Sunulan metin —
*-*-*

Aftermath (1994)
İspanyol yönetmen Nacho Cerda’nın bu otuz dakikalık kısa filmi, salçalı filmler denince aklıma gelen ilk film. Kesinlikle hassas midelerden ırak bir yapım. Diyalog barındırmayan film nekrofil bir morg görevlisinin rutin bir iş gününü ve gece vardiyasında seçtiği kadın cesediyle girdiği cinsel ilişkiyi mutlak bir gerçekçilikle perdeye taşımakta. Filmin hikayesini bir kenara bırakalım, Aftermath tüm varoluşunu efektlerine bağlamış bir film ve içinde gerçekten muhteşem makyaj ve efekt bir çalışması barındırıyor. Otuz dakika boyunca ekrandaki morgun soğukluğunu ve pıhtılaşmış kan kokusunu hissetmediğiniz bir an bulunmuyor. Cerda’nın özel efeklerle seyircinin midesine çalışması ve bu işi çok iyi yapması yönetmene kısmi bir kötü şöhret de kazandırmış. Aftermath’ten bir sene sonra çekilip kamuoyuna verilen ve uzun süre sansasyon yaratan sahte “uzaylı otopsisi” görüntülerinin yönetmeninin Cerda olduğundan şüpheleniliyor ancak İngiliz prodüktör Ray Santilli’nin asıl yönetmen olduğunun açığa çıkmasıyla Cerda’nın ismi de temize çıkıyor.
Cerda’nın karanlık kısa film üçlemesinin ikinci filmi olan Aftermath, bugün bile seyredenlerde “acaba gerçek kadavra mı kullandılar?” sorusunu sorduracak kadar güçlü bir görselliğin eseri. Açıkçası Nacho Cerda daha evvelden keşfedilse belki de 2000’lerin Saw çılgınlığına benzer bir gore akım çok daha önceden anaakım sinemaya sıçrayabilirdi. Bunun gerçekleşmemesi çoğu hassas seyirci için çok iyi olmuş.
En Zor Sahne: Morgun içinde geçen her saniye. (Yigilante Kocagöz)
Invitation Only (2009)
Uzakdoğu sineması korku dalında sınırları aşmasıyla bilinir. Taiwan yapımı Invitation Only de (Jue Ming Pai Dui) sınırları çok zorlayan bir film. Şoförlük yapan Wade Chen, bir gün patronu Bay Yang’ı bir top modelle uygunsuz pozisyonda görür. Bu olaydan sonra patronu ona sadece zenginlerin girebildiği özel bir parti için davetiye verir ve gidip kuzeniymiş gibi davranmasını söyler. Başta çılgınlar gibi eğlenip hayallerindeki Ferrari’ye kavuşan Wade, partinin amacının aslında kendisi gibi fakirlerin, zengin seyirciler önünde vahşice katledilmesi olduğunu anlayınca yeni tanıştığı arkadaşlarıyla birlikte ölüm kalım mücadelesi vermeye başlar.

*-*-*

Çıkarılan veriler —
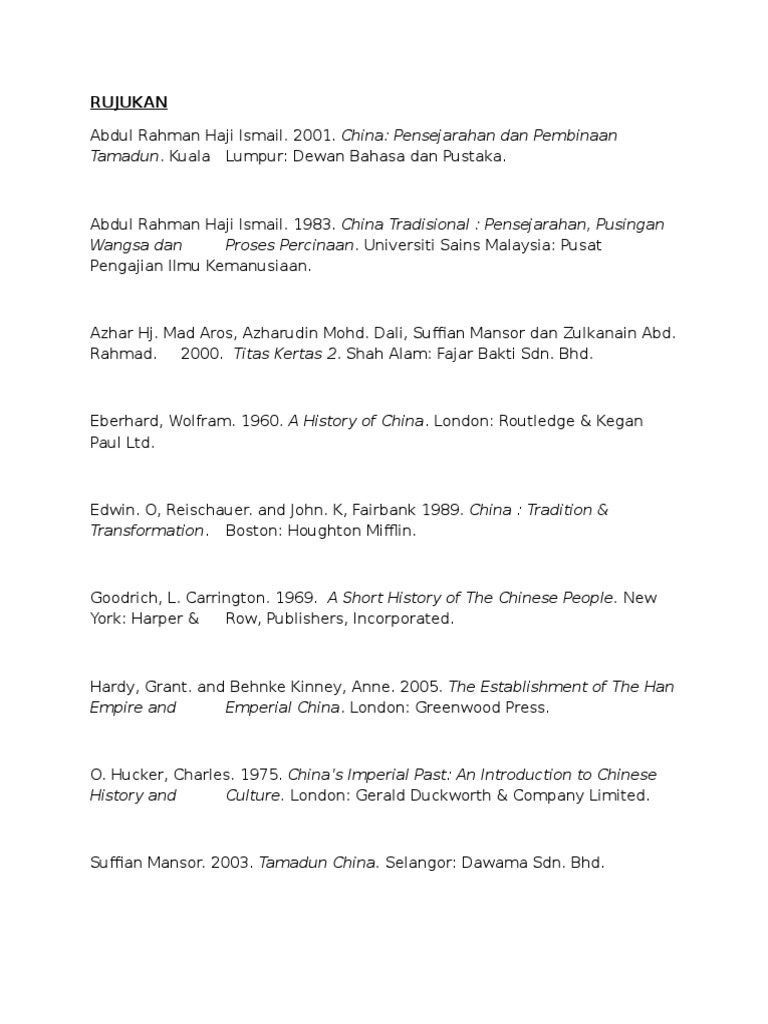 RUJUKAN

Abdul Rahman Haji Ismail. 2001. China: Pensejarahan dan Pembinaan Tamadun. Kuala Lumpur: Dewan Bahasa dan Pustaka.

Abdul Rahman Haji Ismail. 1983. China Tradisional : Pensejarahan, Pusingan Wangsa dan Proses Percinaan. Universiti Sains Malaysia: Pusat Pengajian Ilmu Kemanusiaan.

Azhar Hj. Mad Aros, Azharudin Mohd. Dali, Suffian Mansor dan Zulkanain Abd. Rahmad. 2000. Titas Kertas 2. Shah Alam: Fajar Bakti Sdn. Bhd.

Eberhard, Wolfram. 1960. A History of China. London: Routledge & Kegan Paul Ltd.

Edwin. O, Reischauer. and John. K, Fairbank 1989. China : Tradition & Transformation. Boston: Houghton Mifflin.

Goodrich, L. Carrington. 1969. A Short History of The Chinese People. New York: Harper & Row, Publishers, Incorporated.

Hardy, Grant. and Behnke Kinney, Anne. 2005. The Establishment of The Han Empire and Emperial China. London: Greenwood Press.

O. Hucker, Charles. 1975. China's Imperial Past: An Introduction to Chinese History and Culture. London: Gerald Duckworth & Company Limited.

Suffian Mansor. 2003. Tamadun China. Selangor: Dawama Sdn. Bhd.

*-*-*

Alıştırma yönergesi —
Sunulan metinde "Cerda’nın karanlık kısa" ifadesinden "Invitation Only (2009)" ifadesine kadarki bölümü, "seyirci" yerine "izleyici" gelecek şekilde düzenleyerek yeniden yazın. Verilerin sunulan metinle bir ilgisi yoktur.

Çıktı —
Cerda’nın karanlık kısa film üçlemesinin ikinci filmi olan Aftermath, bugün bile seyredenlerde “acaba gerçek kadavra mı kullandılar?” sorusunu sorduracak kadar güçlü bir görselliğin eseri. Açıkçası Nacho Cerda daha evvelden keşfedilse belki de 2000’lerin Saw çılgınlığına benzer bir gore akım çok daha önceden anaakım sinemaya sıçrayabilirdi. Bunun gerçekleşmemesi çoğu hassas izleyici için çok iyi olmuş.
En Zor Sahne: Morgun içinde geçen her saniye. (Yigilante Kocagöz)
Invitation Only (2009)